> **EXERCISE DESCRIPTION**: Lines containing the word "resolution" are to be copied from the data below.

> **RECORDS FOR THE TASK**:
--------------------------------

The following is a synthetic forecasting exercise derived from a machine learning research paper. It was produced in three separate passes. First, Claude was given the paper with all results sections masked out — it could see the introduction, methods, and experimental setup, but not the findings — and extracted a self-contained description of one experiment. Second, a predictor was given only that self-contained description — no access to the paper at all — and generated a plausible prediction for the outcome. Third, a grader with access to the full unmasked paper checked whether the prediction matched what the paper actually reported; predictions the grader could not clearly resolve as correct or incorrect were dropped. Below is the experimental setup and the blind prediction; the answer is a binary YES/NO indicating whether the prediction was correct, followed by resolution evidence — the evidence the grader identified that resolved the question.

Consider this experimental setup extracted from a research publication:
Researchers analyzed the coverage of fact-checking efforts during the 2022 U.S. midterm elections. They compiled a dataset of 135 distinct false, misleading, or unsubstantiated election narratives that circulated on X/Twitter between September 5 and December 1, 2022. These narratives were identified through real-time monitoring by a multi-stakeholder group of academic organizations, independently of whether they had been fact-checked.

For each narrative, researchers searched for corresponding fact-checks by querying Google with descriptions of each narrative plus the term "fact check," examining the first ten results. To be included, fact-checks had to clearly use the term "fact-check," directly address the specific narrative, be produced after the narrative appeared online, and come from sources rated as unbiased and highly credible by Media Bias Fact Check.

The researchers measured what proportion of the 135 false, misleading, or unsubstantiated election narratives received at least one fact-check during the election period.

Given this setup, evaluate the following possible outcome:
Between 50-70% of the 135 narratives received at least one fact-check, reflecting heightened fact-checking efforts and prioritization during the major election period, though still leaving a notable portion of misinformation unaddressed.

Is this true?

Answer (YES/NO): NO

--------------------------------

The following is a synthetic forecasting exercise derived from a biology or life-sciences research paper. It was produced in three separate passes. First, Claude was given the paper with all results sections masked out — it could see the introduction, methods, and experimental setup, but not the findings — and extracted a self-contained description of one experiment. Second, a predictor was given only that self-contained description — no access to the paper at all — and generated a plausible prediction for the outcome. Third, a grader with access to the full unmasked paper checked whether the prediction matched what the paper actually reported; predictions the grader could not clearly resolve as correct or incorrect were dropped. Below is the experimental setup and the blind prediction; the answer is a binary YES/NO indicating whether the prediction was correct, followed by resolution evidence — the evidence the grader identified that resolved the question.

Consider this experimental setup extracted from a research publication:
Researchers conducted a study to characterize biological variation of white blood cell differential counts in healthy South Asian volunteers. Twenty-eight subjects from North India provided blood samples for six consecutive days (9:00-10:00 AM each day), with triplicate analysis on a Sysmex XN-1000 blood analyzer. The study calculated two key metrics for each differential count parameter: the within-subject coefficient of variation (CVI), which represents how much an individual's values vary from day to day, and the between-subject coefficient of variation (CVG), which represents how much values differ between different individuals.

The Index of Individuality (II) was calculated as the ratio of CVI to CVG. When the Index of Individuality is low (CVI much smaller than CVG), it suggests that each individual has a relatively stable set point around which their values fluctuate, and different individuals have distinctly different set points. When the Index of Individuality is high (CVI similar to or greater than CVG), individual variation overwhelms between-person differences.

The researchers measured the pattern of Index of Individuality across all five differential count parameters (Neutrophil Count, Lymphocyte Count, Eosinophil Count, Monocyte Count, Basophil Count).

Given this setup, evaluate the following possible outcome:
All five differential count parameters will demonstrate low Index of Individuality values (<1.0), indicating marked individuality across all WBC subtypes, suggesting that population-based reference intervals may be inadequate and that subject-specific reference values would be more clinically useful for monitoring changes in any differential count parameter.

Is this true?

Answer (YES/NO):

--------------------------------

> **TASK SOLUTION**:
The following is a synthetic forecasting exercise derived from a machine learning research paper. It was produced in three separate passes. First, Claude was given the paper with all results sections masked out — it could see the introduction, methods, and experimental setup, but not the findings — and extracted a self-contained description of one experiment. Second, a predictor was given only that self-contained description — no access to the paper at all — and generated a plausible prediction for the outcome. Third, a grader with access to the full unmasked paper checked whether the prediction matched what the paper actually reported; predictions the grader could not clearly resolve as correct or incorrect were dropped. Below is the experimental setup and the blind prediction; the answer is a binary YES/NO indicating whether the prediction was correct, followed by resolution evidence — the evidence the grader identified that resolved the question.
The following is a synthetic forecasting exercise derived from a biology or life-sciences research paper. It was produced in three separate passes. First, Claude was given the paper with all results sections masked out — it could see the introduction, methods, and experimental setup, but not the findings — and extracted a self-contained description of one experiment. Second, a predictor was given only that self-contained description — no access to the paper at all — and generated a plausible prediction for the outcome. Third, a grader with access to the full unmasked paper checked whether the prediction matched what the paper actually reported; predictions the grader could not clearly resolve as correct or incorrect were dropped. Below is the experimental setup and the blind prediction; the answer is a binary YES/NO indicating whether the prediction was correct, followed by resolution evidence — the evidence the grader identified that resolved the question.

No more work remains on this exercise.